Carmona se sintió ridículo. Había empezado la conversación con una actitud desafiante con el único hombre con quien no podría permitirse semejante lujo.
—Lo escucho— dijo, casi susurrando.
—Hay una historia de la que me habló con gran entusiasmo, con gran expectativa, con una ambición que en hombres brillantes como usted siempre, siempre llega a una conclusión interesante. Sin embargo, nunca más supe, usted nunca más quiso hablarme del tema. En estos años, doctor, he pensado que quizás eso fue lo que causó su distanciamiento: usted me parecía empeñado en evitarme porque sabía, porque me conoce, nos conocemos, que esa tenía que ser mi primera pregunta, en cualquier conversación.
Carmona sonrió resignado, como un fugitivo atrapado cuando ya está cansado de correr.
Sazié le puso una mano sobre su rodilla, carraspeó, y preguntó:
—¿Qué pasó con ese caso, el del hombre del cráneo deforme, en Valparaíso? ¿No iba a ser ése su gran caso? ¿Por qué lo dejó ir?
PRIMERA PARTE
I. INQUIETUD EN VERMONT
La voluntad no es una fuerza o principio de acción, sino un mero resultado de las sensaciones, y de la acción simultánea de las facultades superiores.
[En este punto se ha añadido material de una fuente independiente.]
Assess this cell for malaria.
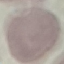
Uninfected.

Giemsa-stained preparation. Thin smear of blood. Acquired by smartphone through the microscope eyepiece. Cell patch, automatically extracted from a larger field of view and resized to 64 × 64 pixels.Name the parasite shown.
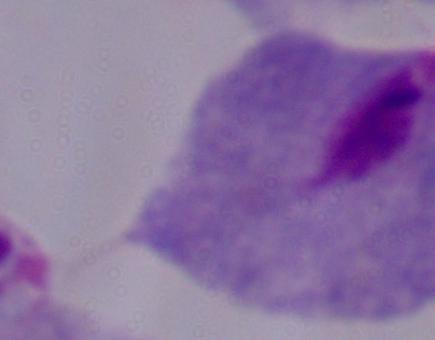

A trichomonad.

1000x magnification. Photomicrograph.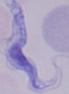

{
  "modality": "photomicrograph",
  "magnification": "1000x",
  "identification": "trypanosome"
}Classify this cell by malaria status.
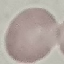

Uninfected.

Summary:
  - Stain: Giemsa
  - Image type: automatically extracted cell patch, resized to 64 × 64 pixels
  - Capture: smartphone camera at the microscope eyepiece
  - Preparation: thin blood smear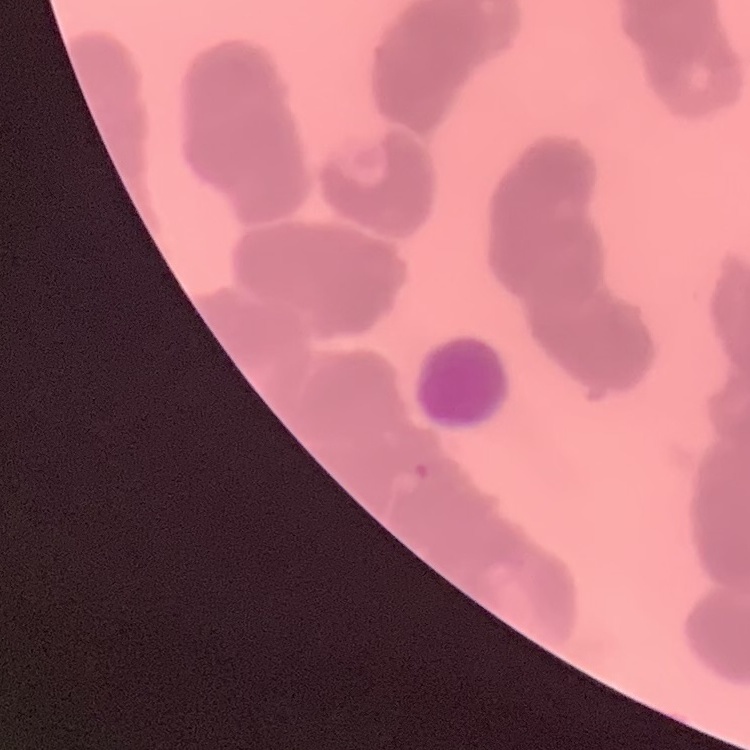
Summary:
  - Erythrocyte morphology: rouleaux formation
  - Stain: Field's or Giemsa
  - Preparation: thin blood smear
  - Image type: square crop of a larger photomicrograph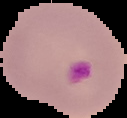
Segmented cell region on a black background. Malaria status: parasitized. From a thin blood film. Image is 127×118 pixels.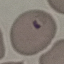
Summary:
  - Malaria status: parasitized
  - Stain: Giemsa
  - Capture: smartphone through the microscope eyepiece
  - Preparation: thin blood smear
  - Image type: cell patch, automatically extracted from a larger field of view and resized to 64 × 64 pixels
La unidad, causalidad y libre albedrío son ilusorias.
Hipótesis frenológica
Parecía simplemente anecdótico.
Recibí un e-mail de un muchacho, un alumno de secundaria de Chester, Vermont, Estados Unidos. Su nombre era John Seaver. Me escribía porque en su clase debían hacer un trabajo sobre un personaje histórico de la zona, y él —que asistía a esa escuela porque era la más cercana a su pueblo, Cavendish— había elegido el que consideraba el mayor de todos: Phineas Gage, famoso trabajador ferroviario que en 1848 había sufrido un asombroso accidente justamente en Cavendish, después del cual su personalidad había cambiado por completo.